WHAT YOU HAVE TO DO
Copy every line of the entries that has the string "https" in it.

Source texts of formatted documents
● ● ● ● ●
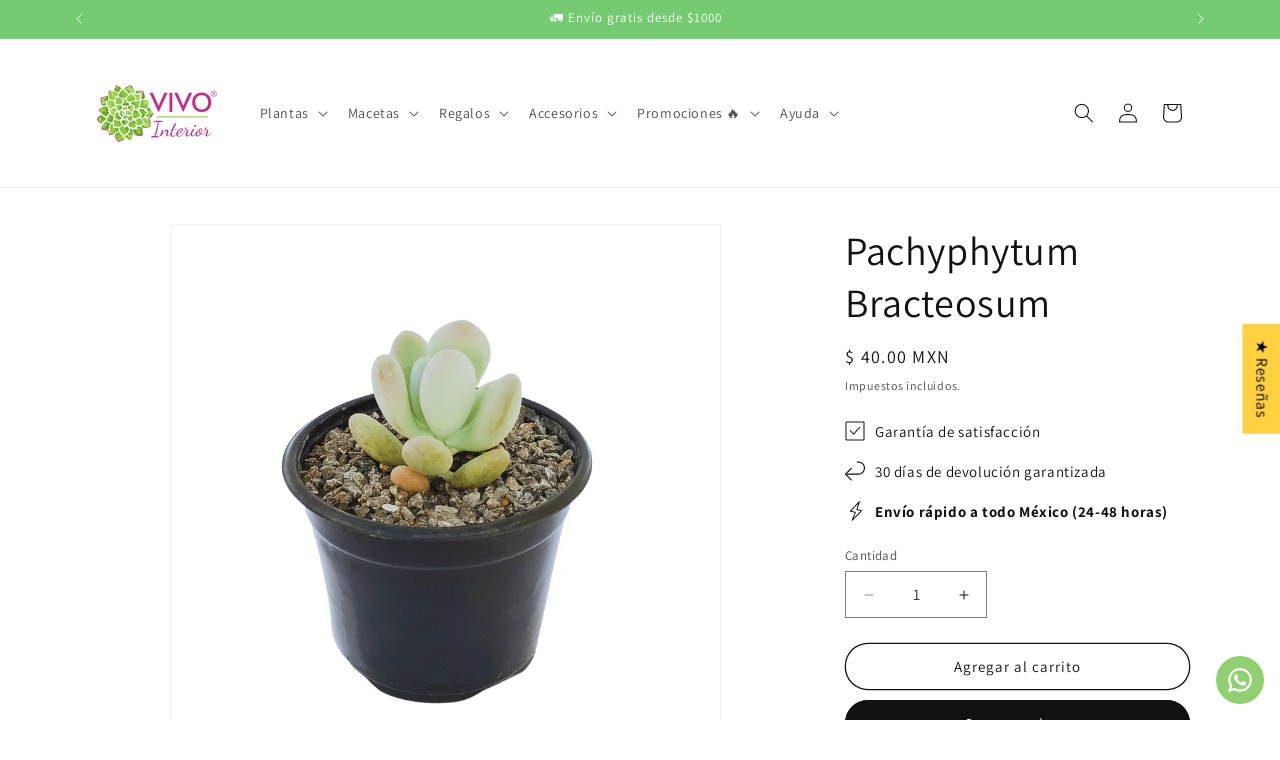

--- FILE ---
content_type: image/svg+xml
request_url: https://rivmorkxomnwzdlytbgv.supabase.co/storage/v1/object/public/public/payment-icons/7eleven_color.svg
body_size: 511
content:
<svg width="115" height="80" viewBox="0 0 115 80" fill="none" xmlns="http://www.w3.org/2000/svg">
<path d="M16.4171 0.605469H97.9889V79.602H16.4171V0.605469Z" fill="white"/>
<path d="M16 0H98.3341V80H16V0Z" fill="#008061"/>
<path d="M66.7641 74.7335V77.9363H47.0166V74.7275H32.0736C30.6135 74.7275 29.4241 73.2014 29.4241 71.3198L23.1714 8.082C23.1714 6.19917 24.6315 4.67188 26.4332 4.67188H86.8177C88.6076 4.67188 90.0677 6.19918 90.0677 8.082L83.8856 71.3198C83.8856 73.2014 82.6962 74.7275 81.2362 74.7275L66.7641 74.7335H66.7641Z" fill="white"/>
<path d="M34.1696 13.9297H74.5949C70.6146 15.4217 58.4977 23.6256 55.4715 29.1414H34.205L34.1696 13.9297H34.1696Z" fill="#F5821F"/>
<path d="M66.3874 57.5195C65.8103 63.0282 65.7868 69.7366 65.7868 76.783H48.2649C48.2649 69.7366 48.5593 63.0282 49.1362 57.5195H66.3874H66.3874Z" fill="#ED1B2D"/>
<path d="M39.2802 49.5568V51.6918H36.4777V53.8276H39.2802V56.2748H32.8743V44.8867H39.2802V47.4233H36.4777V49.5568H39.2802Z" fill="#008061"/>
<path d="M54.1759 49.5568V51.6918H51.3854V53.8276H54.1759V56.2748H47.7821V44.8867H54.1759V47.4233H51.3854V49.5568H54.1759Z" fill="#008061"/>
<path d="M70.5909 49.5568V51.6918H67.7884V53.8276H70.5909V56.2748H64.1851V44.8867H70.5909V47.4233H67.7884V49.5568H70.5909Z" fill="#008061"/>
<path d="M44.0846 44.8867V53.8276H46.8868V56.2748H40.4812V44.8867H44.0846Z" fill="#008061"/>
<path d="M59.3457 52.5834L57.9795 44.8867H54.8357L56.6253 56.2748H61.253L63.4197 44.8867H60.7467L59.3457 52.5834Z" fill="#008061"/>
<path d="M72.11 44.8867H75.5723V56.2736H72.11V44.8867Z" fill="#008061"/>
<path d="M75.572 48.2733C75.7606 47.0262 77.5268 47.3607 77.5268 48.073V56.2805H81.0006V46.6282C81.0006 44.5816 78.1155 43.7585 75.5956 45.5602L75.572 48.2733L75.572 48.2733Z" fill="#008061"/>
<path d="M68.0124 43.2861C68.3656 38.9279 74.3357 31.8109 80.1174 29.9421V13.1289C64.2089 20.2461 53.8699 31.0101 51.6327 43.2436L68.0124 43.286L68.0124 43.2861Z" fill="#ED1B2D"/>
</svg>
● ● ● ● ●
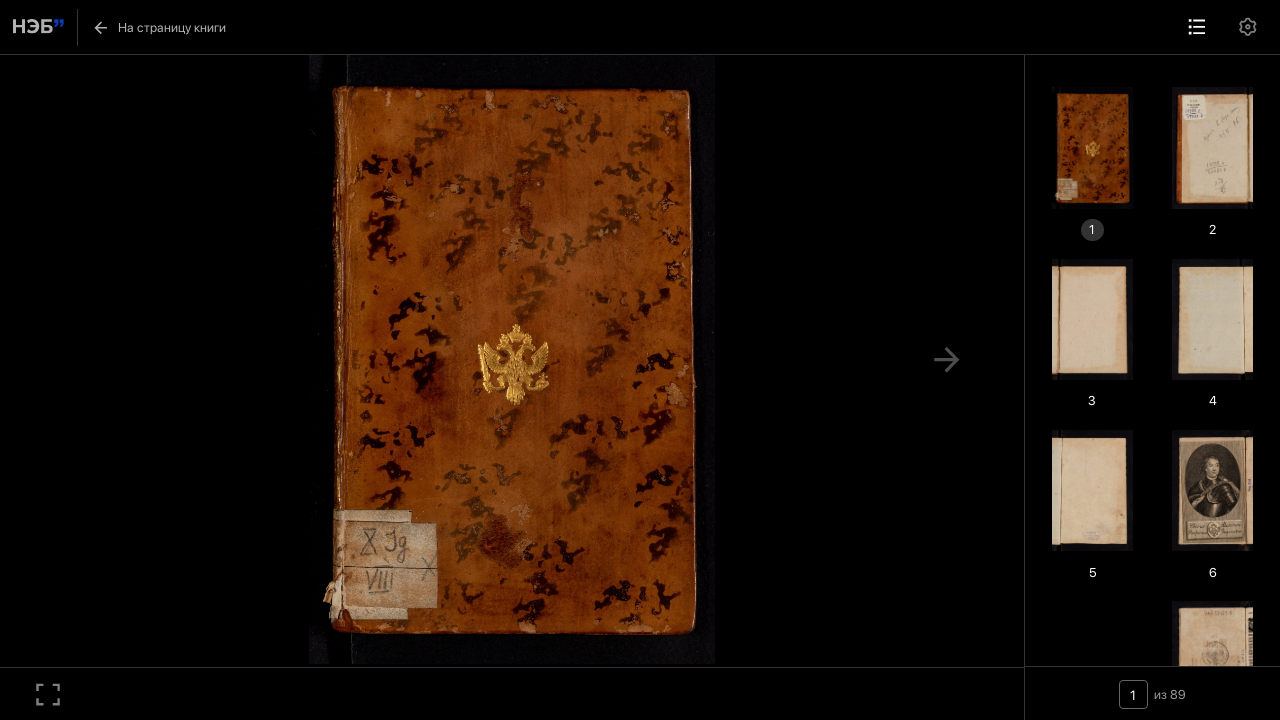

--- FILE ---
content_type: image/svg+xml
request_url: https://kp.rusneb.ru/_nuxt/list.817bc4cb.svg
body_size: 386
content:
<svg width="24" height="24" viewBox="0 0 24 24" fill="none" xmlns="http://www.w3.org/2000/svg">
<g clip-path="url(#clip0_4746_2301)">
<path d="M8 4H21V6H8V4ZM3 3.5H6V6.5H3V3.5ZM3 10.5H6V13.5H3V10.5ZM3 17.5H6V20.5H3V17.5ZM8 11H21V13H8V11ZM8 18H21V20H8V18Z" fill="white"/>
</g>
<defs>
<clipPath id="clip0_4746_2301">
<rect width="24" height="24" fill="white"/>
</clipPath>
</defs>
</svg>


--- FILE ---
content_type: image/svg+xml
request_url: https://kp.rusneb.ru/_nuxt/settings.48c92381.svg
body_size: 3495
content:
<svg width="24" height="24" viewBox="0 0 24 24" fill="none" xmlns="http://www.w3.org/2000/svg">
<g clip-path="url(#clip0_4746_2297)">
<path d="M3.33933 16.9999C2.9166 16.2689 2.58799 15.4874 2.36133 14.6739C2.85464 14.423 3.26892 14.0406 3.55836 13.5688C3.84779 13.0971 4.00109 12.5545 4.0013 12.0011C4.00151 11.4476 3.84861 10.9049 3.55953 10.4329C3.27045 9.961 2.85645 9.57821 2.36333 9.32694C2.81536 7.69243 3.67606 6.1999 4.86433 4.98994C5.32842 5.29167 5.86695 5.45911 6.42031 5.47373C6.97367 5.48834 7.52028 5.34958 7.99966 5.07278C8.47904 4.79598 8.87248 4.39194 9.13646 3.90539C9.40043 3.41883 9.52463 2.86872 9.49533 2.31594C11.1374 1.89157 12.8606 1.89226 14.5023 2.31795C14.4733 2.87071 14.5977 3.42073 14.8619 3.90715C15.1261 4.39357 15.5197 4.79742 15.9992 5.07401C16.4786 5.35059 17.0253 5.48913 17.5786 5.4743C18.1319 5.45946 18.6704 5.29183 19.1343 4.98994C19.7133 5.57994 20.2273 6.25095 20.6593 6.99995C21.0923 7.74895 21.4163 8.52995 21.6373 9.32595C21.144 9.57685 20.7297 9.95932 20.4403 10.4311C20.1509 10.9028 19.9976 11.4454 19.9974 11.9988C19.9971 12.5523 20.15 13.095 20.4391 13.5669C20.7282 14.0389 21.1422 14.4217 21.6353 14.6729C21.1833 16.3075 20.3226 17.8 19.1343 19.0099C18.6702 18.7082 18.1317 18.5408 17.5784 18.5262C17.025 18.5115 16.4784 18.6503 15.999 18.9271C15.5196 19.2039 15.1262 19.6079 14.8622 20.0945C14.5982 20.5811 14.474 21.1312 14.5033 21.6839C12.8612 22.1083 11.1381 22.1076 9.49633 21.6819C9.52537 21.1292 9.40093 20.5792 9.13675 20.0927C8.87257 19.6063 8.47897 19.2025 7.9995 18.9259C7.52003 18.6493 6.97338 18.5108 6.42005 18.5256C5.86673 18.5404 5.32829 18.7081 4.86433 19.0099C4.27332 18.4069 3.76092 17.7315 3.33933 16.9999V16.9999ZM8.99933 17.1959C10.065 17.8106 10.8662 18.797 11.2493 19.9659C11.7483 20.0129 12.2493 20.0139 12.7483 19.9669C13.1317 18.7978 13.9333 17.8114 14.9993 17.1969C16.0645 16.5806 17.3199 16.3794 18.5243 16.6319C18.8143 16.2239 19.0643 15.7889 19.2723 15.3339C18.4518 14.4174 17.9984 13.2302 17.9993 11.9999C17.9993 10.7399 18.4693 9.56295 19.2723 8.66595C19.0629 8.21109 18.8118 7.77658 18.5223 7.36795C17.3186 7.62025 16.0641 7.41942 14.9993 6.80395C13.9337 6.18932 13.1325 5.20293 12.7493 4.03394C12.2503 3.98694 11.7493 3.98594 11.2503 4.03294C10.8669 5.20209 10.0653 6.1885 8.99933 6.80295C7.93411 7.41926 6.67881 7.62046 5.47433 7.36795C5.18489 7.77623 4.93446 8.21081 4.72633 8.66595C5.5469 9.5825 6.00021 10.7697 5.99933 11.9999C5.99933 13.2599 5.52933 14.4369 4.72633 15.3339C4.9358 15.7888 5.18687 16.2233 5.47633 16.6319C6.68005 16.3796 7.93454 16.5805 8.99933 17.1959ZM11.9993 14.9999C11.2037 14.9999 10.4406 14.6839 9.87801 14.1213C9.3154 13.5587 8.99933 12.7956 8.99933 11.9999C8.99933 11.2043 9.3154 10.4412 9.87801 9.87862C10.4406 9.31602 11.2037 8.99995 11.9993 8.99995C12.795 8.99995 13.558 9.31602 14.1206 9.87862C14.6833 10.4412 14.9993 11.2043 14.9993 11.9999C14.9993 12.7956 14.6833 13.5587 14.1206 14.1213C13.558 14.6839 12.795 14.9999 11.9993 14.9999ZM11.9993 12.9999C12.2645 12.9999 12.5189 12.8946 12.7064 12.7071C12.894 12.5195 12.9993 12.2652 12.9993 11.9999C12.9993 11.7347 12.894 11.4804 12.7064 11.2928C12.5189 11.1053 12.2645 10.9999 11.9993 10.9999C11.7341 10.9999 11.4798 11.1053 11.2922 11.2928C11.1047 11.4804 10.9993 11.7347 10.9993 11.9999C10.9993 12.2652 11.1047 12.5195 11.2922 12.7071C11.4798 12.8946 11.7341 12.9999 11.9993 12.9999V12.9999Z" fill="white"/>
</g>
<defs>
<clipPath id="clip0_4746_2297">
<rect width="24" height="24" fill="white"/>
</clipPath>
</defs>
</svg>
● ● ● ● ●
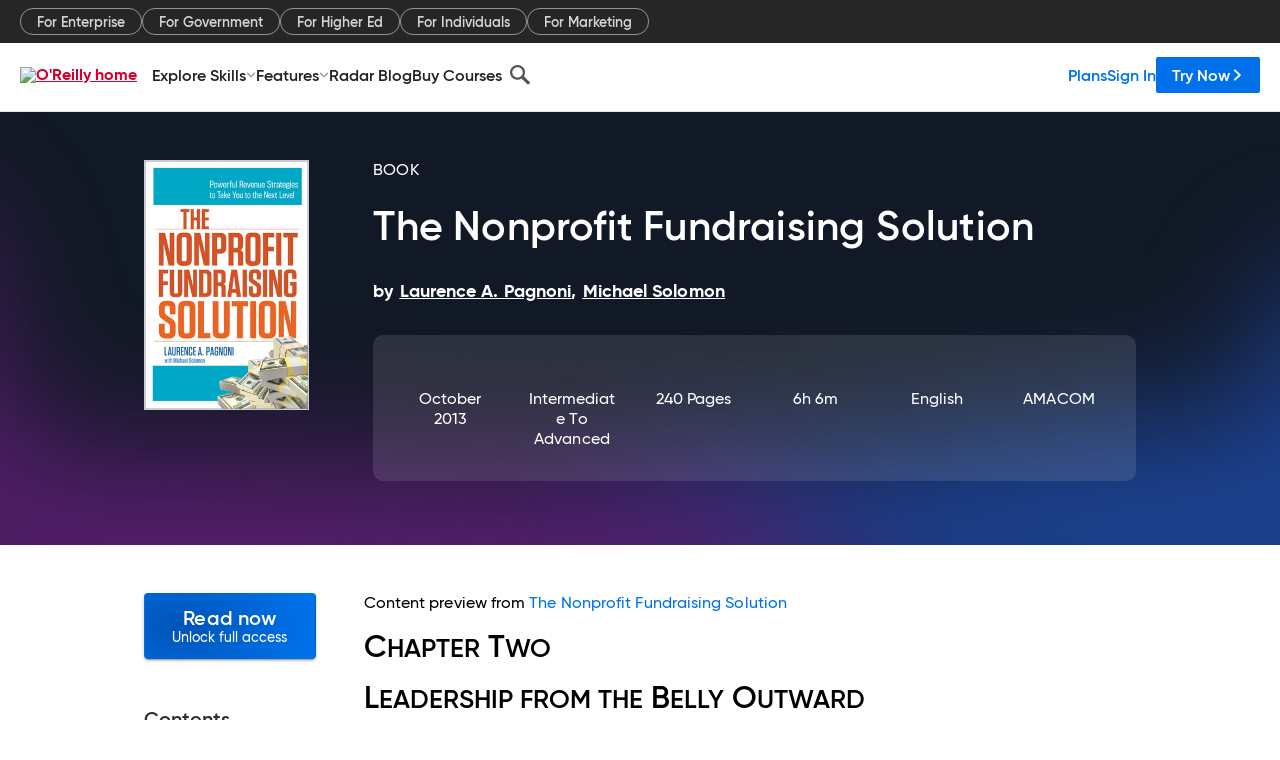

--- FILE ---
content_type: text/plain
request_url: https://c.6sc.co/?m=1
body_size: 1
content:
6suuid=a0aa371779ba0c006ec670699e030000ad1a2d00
● ● ● ● ●
EXERCISE OUTPUT
request_url: https://rivmorkxomnwzdlytbgv.supabase.co/storage/v1/object/public/public/payment-icons/7eleven_color.svg
request_url: https://kp.rusneb.ru/_nuxt/list.817bc4cb.svg
request_url: https://kp.rusneb.ru/_nuxt/settings.48c92381.svg
request_url: https://c.6sc.co/?m=1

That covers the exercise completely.